About this exercise - Reproduce the passage below about Grant's contempt for the New Deal and the church's Welfare Plan word for word, in full.

Document passage -
§ §
Grant’s contempt for the New Deal was not limited to direct relief payments. While he conceded that needy church members could work for the Civilian Conservation Corps and the Works Progress Administration until the Welfare Plan could employ them all, he still denigrated church members in these work programs. He surveyed WPA projects and reported being aghast at workers’ inefficiency and laziness. Eighty years old in 1936, Grant contended that he could still work just as hard as the men in the WPA.

But Grant’s scorn earned a rebuke in an open letter from a Mormon WPA worker who complained that the church president acted as though the acronym stood for “WORTHLESS POOR ANIMALS.” Moreover, Grant’s insistence that the church should not give impoverished members cash because they could not be trusted to spend it wisely exhibited the paternalistic heart of the Welfare Plan. This distrust, the critic continued, reflected Grant’s belief that the Welfare Plan catered to “a class of beings — biologically on a plane of intelligence lower than ordinary humans.” Grant’s attitude suggested that there was more to the Welfare Plan than a desire to “re-enthrone work as the ruling principle” among Latter-day Saints. As the critic posed, what was the Works Progress Administration if not an agency dedicated to this very cause?

In addition to Grant’s condescending inconsistencies, there was deep irony behind his unsympathetic attitude (and that of his successors): The federal government supported church members countless times throughout the 20th century. Expenditures from tithes, the church’s primary source of income, fell from $4 million in 1927 to $2.4 million in 1933, according to a church history. Due to this sharp decline, federal expenditures in Utah from 1936-1940 were 10 times as much as the “accountable value” of the church’s Welfare Plan, according to a historical study. Grant therefore denigrated the very programs that sustained his church members for years.
§ §
Records shown -
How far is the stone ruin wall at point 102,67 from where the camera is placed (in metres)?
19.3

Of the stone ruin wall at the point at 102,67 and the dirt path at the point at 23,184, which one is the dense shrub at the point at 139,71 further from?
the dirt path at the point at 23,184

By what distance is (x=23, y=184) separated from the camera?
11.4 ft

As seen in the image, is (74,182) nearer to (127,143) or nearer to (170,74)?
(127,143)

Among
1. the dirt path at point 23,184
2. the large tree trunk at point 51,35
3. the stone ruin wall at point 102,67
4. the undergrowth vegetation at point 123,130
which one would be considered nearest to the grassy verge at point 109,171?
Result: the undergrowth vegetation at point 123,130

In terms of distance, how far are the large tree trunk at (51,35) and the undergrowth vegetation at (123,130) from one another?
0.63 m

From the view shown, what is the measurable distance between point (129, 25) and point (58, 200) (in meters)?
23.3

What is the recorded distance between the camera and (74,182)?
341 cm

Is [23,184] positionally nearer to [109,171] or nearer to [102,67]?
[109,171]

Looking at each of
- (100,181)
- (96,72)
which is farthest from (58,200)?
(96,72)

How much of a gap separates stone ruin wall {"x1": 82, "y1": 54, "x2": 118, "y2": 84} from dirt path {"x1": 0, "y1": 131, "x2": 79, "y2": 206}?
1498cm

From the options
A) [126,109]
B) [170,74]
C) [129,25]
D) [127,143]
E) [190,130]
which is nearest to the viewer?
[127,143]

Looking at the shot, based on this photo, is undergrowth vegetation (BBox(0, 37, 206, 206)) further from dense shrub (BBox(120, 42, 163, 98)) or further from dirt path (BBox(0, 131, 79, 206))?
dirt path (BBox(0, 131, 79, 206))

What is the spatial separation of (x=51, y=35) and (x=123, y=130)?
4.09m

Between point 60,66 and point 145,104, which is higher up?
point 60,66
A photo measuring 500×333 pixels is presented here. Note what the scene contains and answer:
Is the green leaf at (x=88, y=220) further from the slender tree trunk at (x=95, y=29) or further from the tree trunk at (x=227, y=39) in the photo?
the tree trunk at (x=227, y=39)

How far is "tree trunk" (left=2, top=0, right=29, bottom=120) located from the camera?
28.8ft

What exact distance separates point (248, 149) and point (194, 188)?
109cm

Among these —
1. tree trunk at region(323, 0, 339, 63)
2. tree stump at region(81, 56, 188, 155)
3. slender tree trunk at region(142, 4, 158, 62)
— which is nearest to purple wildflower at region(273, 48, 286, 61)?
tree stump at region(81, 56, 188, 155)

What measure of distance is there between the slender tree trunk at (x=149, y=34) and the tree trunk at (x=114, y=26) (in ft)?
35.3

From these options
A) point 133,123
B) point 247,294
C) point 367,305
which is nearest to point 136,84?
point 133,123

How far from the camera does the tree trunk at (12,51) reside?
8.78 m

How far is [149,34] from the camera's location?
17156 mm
§ §
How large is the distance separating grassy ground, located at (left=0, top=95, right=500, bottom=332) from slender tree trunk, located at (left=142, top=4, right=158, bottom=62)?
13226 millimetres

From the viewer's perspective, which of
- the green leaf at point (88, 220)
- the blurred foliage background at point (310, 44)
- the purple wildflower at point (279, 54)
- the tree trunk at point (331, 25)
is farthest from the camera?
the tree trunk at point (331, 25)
§ §
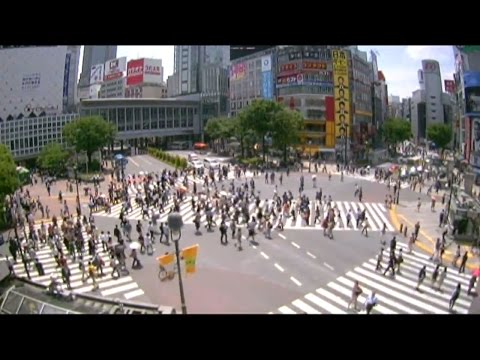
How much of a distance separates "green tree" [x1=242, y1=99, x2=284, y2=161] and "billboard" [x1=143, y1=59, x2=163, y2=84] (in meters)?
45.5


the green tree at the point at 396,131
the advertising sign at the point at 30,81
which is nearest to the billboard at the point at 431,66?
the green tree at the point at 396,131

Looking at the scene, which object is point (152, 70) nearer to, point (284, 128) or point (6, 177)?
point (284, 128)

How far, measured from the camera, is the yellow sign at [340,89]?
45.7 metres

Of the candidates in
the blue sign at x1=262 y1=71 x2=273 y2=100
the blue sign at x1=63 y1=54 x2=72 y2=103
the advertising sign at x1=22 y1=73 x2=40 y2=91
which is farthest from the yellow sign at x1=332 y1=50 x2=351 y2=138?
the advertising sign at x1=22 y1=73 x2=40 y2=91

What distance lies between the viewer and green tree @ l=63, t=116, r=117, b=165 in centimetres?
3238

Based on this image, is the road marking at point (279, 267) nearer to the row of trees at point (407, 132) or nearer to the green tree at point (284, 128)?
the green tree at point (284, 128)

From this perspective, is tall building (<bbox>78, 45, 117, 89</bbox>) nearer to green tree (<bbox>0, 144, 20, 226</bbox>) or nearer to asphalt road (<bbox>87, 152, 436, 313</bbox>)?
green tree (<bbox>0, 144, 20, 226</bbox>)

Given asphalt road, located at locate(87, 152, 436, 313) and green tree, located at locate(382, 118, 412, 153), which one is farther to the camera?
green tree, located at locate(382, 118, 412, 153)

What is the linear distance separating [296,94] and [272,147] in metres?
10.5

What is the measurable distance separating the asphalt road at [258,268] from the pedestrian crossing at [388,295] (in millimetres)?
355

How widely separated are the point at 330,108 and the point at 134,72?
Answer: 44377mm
§ §
Completed task -
Grant’s contempt for the New Deal was not limited to direct relief payments. While he conceded that needy church members could work for the Civilian Conservation Corps and the Works Progress Administration until the Welfare Plan could employ them all, he still denigrated church members in these work programs. He surveyed WPA projects and reported being aghast at workers’ inefficiency and laziness. Eighty years old in 1936, Grant contended that he could still work just as hard as the men in the WPA.

But Grant’s scorn earned a rebuke in an open letter from a Mormon WPA worker who complained that the church president acted as though the acronym stood for “WORTHLESS POOR ANIMALS.” Moreover, Grant’s insistence that the church should not give impoverished members cash because they could not be trusted to spend it wisely exhibited the paternalistic heart of the Welfare Plan. This distrust, the critic continued, reflected Grant’s belief that the Welfare Plan catered to “a class of beings — biologically on a plane of intelligence lower than ordinary humans.” Grant’s attitude suggested that there was more to the Welfare Plan than a desire to “re-enthrone work as the ruling principle” among Latter-day Saints. As the critic posed, what was the Works Progress Administration if not an agency dedicated to this very cause?

In addition to Grant’s condescending inconsistencies, there was deep irony behind his unsympathetic attitude (and that of his successors): The federal government supported church members countless times throughout the 20th century. Expenditures from tithes, the church’s primary source of income, fell from $4 million in 1927 to $2.4 million in 1933, according to a church history. Due to this sharp decline, federal expenditures in Utah from 1936-1940 were 10 times as much as the “accountable value” of the church’s Welfare Plan, according to a historical study. Grant therefore denigrated the very programs that sustained his church members for years.